For it to proceed, a two-thirds majority of member states must agree. While Germany and Sweden have expressed support for the schemehttp://www.thelocal.se/20150527/eu-to-unveil-latest-bid-for-binding-migrant-quotas; others have been reticent or outright hostile. Hungarian Prime Minister Viktor Orban rather bombastically proclaimed:
It is a mad idea for someone to let refugees into their own country instead of defending their borders and then to say I will redistribute them among you. This is an unfair and indecent proposal. We therefore cannot support it.
Facing an upcoming election in which anti-immigration sentiment is overwhelming, Denmark is exercising its opt-out, allowed under Protocols associated with the Lisbon Treaty. The UK and Ireland have a right to opt in under the same protocols – and while Ireland is opting in, the British government’s response to the current proposals on relocation and resettlement is unsurprisingly deeply negative.
The proposed relocation scheme responds to the concerns of EU member states about “burden-sharing” and preventing any more migrants entering their territory rather than putting individuals’ rights first, despite the humanitarian rhetoric.
Those who successfully make it to Italy and Greece will have their claims for asylum screened at speed before they are “distributed” to any country which has agreed to participate. While little research has been done on the motivations and journeys of these “boat people”, we know that individuals arriving in Greece and Italy from countries such as Eritrea and Syria are in dire need of humanitarian protection.

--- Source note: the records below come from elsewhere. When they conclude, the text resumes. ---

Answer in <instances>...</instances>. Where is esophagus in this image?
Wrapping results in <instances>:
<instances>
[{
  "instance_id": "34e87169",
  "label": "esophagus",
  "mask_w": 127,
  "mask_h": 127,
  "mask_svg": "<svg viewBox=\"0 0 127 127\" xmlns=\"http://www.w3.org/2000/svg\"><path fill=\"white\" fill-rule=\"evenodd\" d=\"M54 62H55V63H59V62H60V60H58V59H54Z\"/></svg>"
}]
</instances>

Equally, we must not forget that the EU Agenda on Migration also contains new security measures aimed at vastly enhancing external border controls. These are designed precisely to keep migrants out of the EU.
Plans have already been presented to systematically identify, capture and destroy vessels used by smugglers in facilitating migrants across the Mediterranean as well as even potentially deploying ground forces in Libya.
This increased tendency to treat migration and asylum as security issues is undoubtedly the EU’s real agenda – and it inevitably puts the rights of migrants and asylum seekers themselves at risk.